It is hard to believe that it has already been 10 years since the Sewol ferry sinking. It just doesn’t seem like it has been that long probably because the tragedy has remained in the headlines for so long:
A commemoration ceremony is in progress at Incheon Family Park in Incheon, west of Seoul, on April 16, 2024, marking the 10th anniversary of the deadly sinking of the ferry Sewol. (Yonhap)
Bereaved families and government officials commemorated the victims of the deadly sinking of the ferry Sewol on Tuesday, marking the 10th anniversary of one of the country’s worst maritime disasters.
Interior Minister Lee Sang-min and Incheon Mayor Yoo Jeong-bok were among the about 200 people who attended the commemoration ceremony in Incheon Family Park in Incheon, west of Seoul, where the ashes of 44 victims killed in the maritime accident are enshrined.
Including them, a total of 304 people, mostly high school students on a school field trip, were killed as the 6,800-ton ship sank off the southwestern coast on April 16, 2014.
It is amazing that it has been over eight years since the Sewol ferry disaster and legal actions are still happening:
Lee Byung-kee, former chief of staff of the Park Geun-hye administration, talks to the press after his trial at the Seoul Central District Court in Seocho District, southern Seoul, on Wednesday. [YONHAP]
Nine officials that worked under President Park Geun-hye were acquitted on charges of obstructing the investigation into the tragic sinking of the Sewol ferry that killed more than 300 people in 2014, many of them students on a school trip.
The officials, which included Lee Byung-kee, chief of staff of President Park, were accused of obstructing a special committee that was formed in 2015 to investigate the Sewol ferry tragedy, including the 7 hours President Park was reportedly missing.
All nine former officials were indicted without detention in May 2020 on charges of obstructing the appointment of a key official on the committee, the dispatch of 17 public officials and ending the investigation period of the committee prematurely.
The Seoul Central District Court said while it acknowledge some of the acts were committed, it noted that the investigation did not go into detail to prove who or how those acts violated the law.

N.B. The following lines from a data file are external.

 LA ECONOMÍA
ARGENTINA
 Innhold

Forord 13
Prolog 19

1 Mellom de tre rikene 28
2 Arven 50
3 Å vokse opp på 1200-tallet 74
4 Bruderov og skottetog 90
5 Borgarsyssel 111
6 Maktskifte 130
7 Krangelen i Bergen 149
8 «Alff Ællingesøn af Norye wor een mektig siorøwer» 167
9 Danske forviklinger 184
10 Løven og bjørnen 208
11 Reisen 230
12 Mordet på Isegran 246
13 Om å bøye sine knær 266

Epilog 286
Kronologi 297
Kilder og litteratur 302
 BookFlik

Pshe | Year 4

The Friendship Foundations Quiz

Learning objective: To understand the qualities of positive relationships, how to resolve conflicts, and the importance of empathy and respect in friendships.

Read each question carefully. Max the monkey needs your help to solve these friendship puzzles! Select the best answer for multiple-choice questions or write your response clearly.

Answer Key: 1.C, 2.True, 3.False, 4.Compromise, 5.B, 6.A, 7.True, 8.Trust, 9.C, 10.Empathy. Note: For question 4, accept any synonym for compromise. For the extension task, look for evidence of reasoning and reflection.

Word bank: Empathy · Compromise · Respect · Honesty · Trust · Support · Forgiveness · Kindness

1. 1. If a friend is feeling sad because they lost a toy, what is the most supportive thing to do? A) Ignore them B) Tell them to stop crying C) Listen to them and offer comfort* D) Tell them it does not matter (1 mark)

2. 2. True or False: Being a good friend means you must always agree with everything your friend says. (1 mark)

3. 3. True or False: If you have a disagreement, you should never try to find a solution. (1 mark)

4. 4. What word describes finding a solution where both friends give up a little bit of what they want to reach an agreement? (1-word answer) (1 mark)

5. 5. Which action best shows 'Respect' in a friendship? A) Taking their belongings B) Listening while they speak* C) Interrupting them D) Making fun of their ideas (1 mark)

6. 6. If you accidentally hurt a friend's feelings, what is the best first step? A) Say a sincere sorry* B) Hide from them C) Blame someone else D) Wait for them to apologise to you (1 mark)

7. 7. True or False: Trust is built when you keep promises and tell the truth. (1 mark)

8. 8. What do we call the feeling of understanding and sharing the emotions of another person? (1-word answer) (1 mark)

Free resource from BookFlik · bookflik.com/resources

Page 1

The court acquitted them on the charges for lack of evidence in proving any malfeasance.
You can read more at the link, but basically what these officials were being accused of was trying to cover up former President Park’s actions the day of the Sewol tragedy, the so called missing seven hours. Media speculation said she was having botox treatments or even an affair during the missing seven hours. None of this was true when an investigation by the Moon administration showed she was meeting with the infamous Choi Soon-shil and getting her hair done and the report of the accident was left on a note outside her door.
Even if she was notified immediately it would not have made a difference on what happened that day. If a rescue was going to happen it was going to have to be by first responders from the ROK Coast Guard. The Coast Guard office in Mokpo immediately sent a vessel to the accident site after receiving emergency phone calls from passengers. The vessel arrived at the scene before the sinking, but did not order the passengers to evacuate. This contributed to the various reasons why so many people died when the Sewol sunk.
Regardless the official timeline is not flattering towards President Park and apparently her staff tried to shield her from scrutiny and thus the legal actions that were taken against them by the follow on Moon administration.
It seems to me it would be a difficult precedent to start by holding first responders criminally responsible every time an emergency operation does not go well. Who would want to take the risk of being a first responder then? It appears that the Seoul court agrees with that assessment:
A Seoul court on Monday acquitted a former maritime police chief of mishandling the rescue operation during the sinking of the Sewol ferry in 2014 that killed more than 300 people.
The Seoul Central District Court found Kim Suk-kyoon, then-chief of the Korea Coast Guard, not guilty of professional negligence in one of the country’s worst peacetime disasters.
Nine others, who were in key posts of the organization at that time, were also acquitted of the same charge.